Manche Universitäten gleichen dieses Manko aus. An der Universität Mainz gibt es beispielsweise ein Pilotprojekt mit fünf Lernmodulen und Diskussionsrunden. In diesem erfahren die Studenten, wie
- die Digitalisierung die Kommunikation zwischen Arzt und Patient verbessert
- sie mit Medizin-App und Smart Devices umgehen müssen
- die computerassistierte Chirurgie funktioniert
- sie VR und AR in der medizinischen Praxis nutzen können
- die Telemedizin angewendet wird
- Big Data die Patientenversorgung verbessert
An der Universität Göttingen trainieren die Studenten in der virtuellen Notaufnahme softwaregestützt, wie sie mit medizinischen Notfällen umgehen müssen. Die Universität Duisburg-Essen bietet ein Wahlfach zum Thema Echokardiographie Basic Augmented Reality an. In diesem erwerben sie Kenntnisse im Bereich Diagnose von Herzerkrankungen mithilfe des Echo-Simulatormodells. Obwohl es an immer mehr Universitäten digitale Wahlfächer gibt, sind diese meist nicht in das Regelstudium integriert. Geplant sind zusätzliche Studiengänge nach dem Vorbild des EU-Studienmodells EDU für Humanmedizin. EDU ist die Abkürzung für European Digital University. Dieses Studium erfolgt in Zusammenarbeit mit der Helios Kliniken GmbH.
Wie die Digitalisierung den Arztberuf verändert
Folge der Digitalisierung in der Medizin ist, dass es eine stärkere interdisziplinäre Zusammenarbeit zwischen den Fachärzten geben wird. Dies wäre durch Onlinefallbesprechungen möglich. Diagnostische Disziplinen können infolge des gemeinsamen Ansatzes zusammengefasst werden. Ärzte werden immer mehr zum Vermittler zwischen digitaler Technologie und Patienten, weil sie diesen die Ergebnisse der Datenanalyse leicht verständlich erklären müssen. Auch das Entstehen neuer Assistenzberufe wie des Physician Assistant ist denkbar. Natürlich verbessert sich mit Hilfe von KI und Machine Learning auch die Beziehung zwischen Arzt und Patient. Weil sich viele Patienten schon vorab über mögliche Erkrankungen informieren, erwarten sie vom behandelnden Arzt mehr Beratung als medizinische Aufklärung. Dass der Einblick in medizinische Befunde das Vertrauen zwischen Patient und Arzt stärkt, zeigen Studien, die an der Universität Witten/Herdecke und der Harvard University (Boston) durchgeführt wurden.

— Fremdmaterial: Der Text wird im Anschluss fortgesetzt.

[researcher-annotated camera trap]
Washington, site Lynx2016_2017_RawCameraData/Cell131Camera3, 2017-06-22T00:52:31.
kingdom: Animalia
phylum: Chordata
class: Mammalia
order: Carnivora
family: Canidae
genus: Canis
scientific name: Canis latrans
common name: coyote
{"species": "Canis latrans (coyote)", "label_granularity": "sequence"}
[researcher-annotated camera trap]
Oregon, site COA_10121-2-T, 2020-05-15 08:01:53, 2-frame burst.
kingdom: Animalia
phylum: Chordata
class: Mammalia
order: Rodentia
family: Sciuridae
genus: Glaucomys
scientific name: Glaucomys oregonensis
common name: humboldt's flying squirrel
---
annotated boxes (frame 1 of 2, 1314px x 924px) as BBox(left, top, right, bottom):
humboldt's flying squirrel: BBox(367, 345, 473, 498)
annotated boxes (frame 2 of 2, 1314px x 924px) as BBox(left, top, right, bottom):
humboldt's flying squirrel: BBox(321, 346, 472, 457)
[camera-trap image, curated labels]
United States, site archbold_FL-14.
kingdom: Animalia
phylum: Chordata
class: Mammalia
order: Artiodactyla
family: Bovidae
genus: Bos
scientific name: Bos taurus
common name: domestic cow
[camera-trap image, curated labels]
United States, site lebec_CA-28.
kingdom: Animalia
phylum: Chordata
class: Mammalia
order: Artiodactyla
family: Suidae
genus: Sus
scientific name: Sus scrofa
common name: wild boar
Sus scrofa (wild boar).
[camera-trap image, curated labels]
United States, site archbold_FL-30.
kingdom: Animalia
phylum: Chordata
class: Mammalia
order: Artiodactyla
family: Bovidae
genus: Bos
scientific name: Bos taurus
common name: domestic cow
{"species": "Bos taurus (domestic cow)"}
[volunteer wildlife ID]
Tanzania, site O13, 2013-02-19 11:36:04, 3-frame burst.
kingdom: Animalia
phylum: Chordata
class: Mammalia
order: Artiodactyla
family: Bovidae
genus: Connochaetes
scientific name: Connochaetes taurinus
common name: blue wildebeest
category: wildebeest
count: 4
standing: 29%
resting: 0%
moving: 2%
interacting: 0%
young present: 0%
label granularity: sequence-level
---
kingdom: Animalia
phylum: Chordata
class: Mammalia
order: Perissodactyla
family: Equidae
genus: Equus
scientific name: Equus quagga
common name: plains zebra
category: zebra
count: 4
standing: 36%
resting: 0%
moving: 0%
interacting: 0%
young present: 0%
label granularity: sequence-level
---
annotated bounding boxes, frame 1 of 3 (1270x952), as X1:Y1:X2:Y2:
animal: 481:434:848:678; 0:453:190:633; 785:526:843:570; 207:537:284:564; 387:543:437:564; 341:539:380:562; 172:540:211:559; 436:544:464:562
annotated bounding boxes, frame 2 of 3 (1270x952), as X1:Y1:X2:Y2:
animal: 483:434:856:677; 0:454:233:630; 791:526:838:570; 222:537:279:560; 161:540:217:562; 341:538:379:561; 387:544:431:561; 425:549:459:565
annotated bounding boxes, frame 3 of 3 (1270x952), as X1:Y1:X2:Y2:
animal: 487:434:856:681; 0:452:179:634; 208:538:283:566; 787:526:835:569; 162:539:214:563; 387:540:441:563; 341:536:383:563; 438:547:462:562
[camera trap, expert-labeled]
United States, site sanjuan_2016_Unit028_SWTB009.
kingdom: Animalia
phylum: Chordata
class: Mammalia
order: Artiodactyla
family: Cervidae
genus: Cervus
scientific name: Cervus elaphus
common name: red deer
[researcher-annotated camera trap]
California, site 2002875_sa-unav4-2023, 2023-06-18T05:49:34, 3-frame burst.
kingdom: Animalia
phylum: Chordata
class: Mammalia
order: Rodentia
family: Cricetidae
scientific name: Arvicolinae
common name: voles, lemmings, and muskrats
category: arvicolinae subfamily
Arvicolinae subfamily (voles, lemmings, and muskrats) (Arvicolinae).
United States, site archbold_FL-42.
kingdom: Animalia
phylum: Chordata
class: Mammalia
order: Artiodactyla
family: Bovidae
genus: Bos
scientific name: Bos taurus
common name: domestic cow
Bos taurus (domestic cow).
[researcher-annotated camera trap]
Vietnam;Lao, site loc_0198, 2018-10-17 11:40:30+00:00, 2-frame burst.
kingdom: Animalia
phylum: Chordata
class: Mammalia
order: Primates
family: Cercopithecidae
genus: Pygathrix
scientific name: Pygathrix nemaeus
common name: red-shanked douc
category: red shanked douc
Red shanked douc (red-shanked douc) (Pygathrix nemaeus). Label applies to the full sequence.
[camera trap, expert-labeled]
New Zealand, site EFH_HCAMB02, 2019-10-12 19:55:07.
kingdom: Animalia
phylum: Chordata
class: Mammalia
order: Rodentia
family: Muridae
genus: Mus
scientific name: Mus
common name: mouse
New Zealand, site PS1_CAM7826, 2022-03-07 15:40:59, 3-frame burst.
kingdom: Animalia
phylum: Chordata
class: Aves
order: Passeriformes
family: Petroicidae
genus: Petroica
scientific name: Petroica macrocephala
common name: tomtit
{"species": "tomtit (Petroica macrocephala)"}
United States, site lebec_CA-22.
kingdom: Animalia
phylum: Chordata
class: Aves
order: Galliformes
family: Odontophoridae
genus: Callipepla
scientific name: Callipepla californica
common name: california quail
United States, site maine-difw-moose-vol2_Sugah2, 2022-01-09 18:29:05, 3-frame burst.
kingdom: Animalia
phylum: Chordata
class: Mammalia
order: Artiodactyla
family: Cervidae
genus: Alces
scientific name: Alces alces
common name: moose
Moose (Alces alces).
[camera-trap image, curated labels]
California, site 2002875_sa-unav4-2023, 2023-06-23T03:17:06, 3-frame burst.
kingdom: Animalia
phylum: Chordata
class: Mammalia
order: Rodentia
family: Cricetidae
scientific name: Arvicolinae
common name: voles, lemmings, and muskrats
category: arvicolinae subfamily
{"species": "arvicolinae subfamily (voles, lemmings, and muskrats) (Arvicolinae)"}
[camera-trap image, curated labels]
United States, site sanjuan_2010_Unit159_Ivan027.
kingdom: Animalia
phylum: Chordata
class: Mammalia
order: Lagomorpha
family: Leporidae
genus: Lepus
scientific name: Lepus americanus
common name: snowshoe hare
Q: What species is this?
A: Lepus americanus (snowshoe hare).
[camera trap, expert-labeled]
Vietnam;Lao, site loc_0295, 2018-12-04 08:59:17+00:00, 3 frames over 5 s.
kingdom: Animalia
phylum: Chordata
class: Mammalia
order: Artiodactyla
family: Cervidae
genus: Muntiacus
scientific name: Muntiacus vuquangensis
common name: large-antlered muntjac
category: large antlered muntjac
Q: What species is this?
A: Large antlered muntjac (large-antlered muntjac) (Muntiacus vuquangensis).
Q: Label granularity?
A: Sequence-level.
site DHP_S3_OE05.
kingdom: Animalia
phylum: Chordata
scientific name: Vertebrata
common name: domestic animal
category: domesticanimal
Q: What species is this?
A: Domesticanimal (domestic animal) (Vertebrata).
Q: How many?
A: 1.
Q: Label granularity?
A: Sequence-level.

Digitale Technologien beeinflussen darüber hinaus die Zusammenarbeit zwischen Arzt und medizinischen Helfern wie Zahntechnikern, wie das Beispiel der digitalen Volumentomografie und Werkstückbearbeitung in der Zahnmedizin zeigt. Studien belegen, dass Mediziner den neuen Möglichkeiten grundsätzlich positiv gegenüberstehen. Sie befürworten, dass sie den bürokratischen Aufwand reduzieren und sie so mehr Zeit für ihre Patienten haben. Allerdings haben manche von ihnen Bedenken, was die IT-Sicherheit und die strengen Anforderungen an den Datenschutz angeht. Dies ist auch der Grund, weshalb die digitalen Lösungen noch nicht überall im Einsatz sind.